(Beginning of Text block)

The occasions of being "right" have everything to do with the usual stopped-clock syndrome, and nothing at all to do with having a principled argument in good faith. Kristol exemplifies the utter worst in American political analysis -- a legacy hack who would have trouble picking the winner in a Harlem Globetrotters game. The only reason he was "right" in 1994 is because his betting pattern happened to pay off that time.
And let's face it -- even when they're successful, there's rarely much downside to betting against Democrats. They're bad at being the minority party, but they're even worse at being the majority party. When was the last time these people found the occasion, discipline, and intestinal fortitude to break out of the usual circular-firing-squad formation?
That's not a rhetorical question; I seriously cannot recall the last time they had this sort of electoral mandate and legislative advantage, yet they have no idea what to do with it. They are continuously flummoxed by the simplest obstructionist clowning from the Republicans, who have nothing to lose by being obstructionist clowns, because they know that the Democrats will fail to do anything meaningful about it.
Same with people such as Kristol. When has he ever had to deal with any consequences for being wrong, for failing to bring any insight to a discussion, for being tendentious and intellectually dishonest to a comical degree? Until people stop bringing him on as a commentator, or publishing his water-carrying jabber as if it should be taken seriously, what incentive is there for him to stop?
Kristol has never even bothered with the pretense of displaying more than a surface knowledge of any given subject. He has never attempted to hide his role as a purely partisan strategist. This has never mattered to the corporate media outlets that continue to request his services. Perhaps we can see a pattern here, if we choose to look closely enough. Just incompetence is never a reason to lose one's media gig, so too is it axiomatic that cost arguments are only relevant in certain issues, primary among those being health care.

(End of Text block)

Brief 1
Copy the passage of the commentary on Kristol from "That's not a" up to and including "him to stop?".
Brief 2
Continue the commentary on Kristol and the Democrats, starting after its last sentence.
The material after this comes from a separate source and has no connection to the commentary on Kristol.

(Beginning of Dataset excerpt)

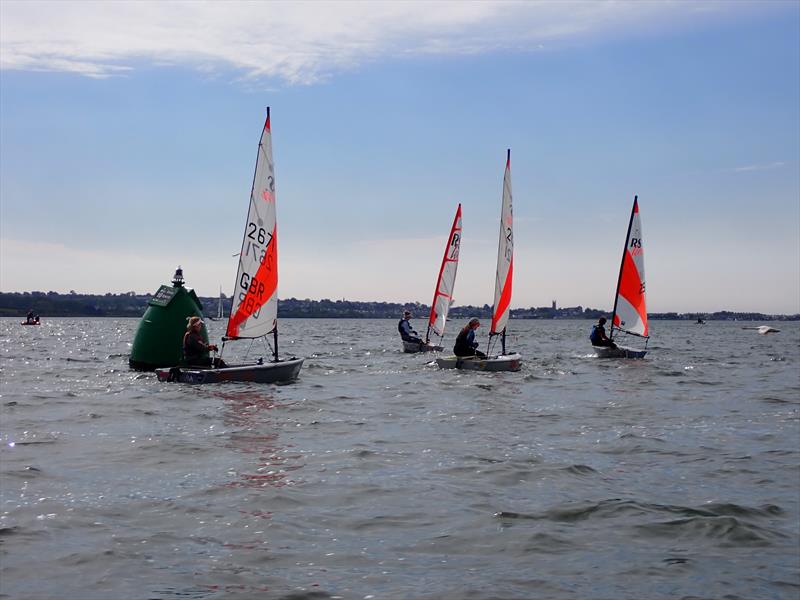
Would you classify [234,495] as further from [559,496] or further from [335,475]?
[559,496]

(End of Dataset excerpt)

Response area 1
That's not a rhetorical question; I seriously cannot recall the last time they had this sort of electoral mandate and legislative advantage, yet they have no idea what to do with it. They are continuously flummoxed by the simplest obstructionist clowning from the Republicans, who have nothing to lose by being obstructionist clowns, because they know that the Democrats will fail to do anything meaningful about it.
Same with people such as Kristol. When has he ever had to deal with any consequences for being wrong, for failing to bring any insight to a discussion, for being tendentious and intellectually dishonest to a comical degree? Until people stop bringing him on as a commentator, or publishing his water-carrying jabber as if it should be taken seriously, what incentive is there for him to stop?

Response area 2
Sigh. Where to start? First, "liberals" do not lack the votes, at least along party lines. Big-tent wanking aside, the Blue Dog assholes take advantage of their all-liberals-are-Democrats-but-not-all-Democrats-are-liberals cred and use it to constantly force their party to negotiate at gunpoint. And they never seem to have to concede a thing; the party is content to let them pad their districts with useless boondoggles in exchange for a constantly fraying party loyalty. Like Billy Kristol, they never seem to have to pay any meaningful consequences for their actions, so there is no incentive for them to change.
Secondly, the issue of "cost" is both a shame and a shibboleth. We sunk $2 trillion into Iraq in just six years, yet there's just no way to maybe one-sixth of that in a decade, not to mention the lost productivity costs that would be offset by a genuine health-care initiative, as opposed to the industry-written handjob that the Democrats will eventually sign off on? We've spent over a trillion in the past year bailing out the thieves who turned the world's financial sector into a giant casino, yet refuse to cover their own losses.
And why precisely is this health-care cost estimate what it is? Look at what we're paying for now even when we have insurance -- increasing deductibles and co-pays, more people getting kicked off for pre-existing conditions, and on and on. So someone ends up paying thirty bucks for a Tylenol at the hospital, and people put their houses up for hock if their kid breaks a leg or gets ill, all so the executive salaries and bonuses of the HMO/pharma/insurance can stay in the eight- or nine-figure range. It is a most insidious version of the usual upward wealth-transfer that afflicts just about all our systems these days, every bit the highway robbery as what passes for our financial system.
They like to tell you that politics is the "art of the possible", but it should be obvious by now that it's really just the art of figuring out what you're willing to put up with.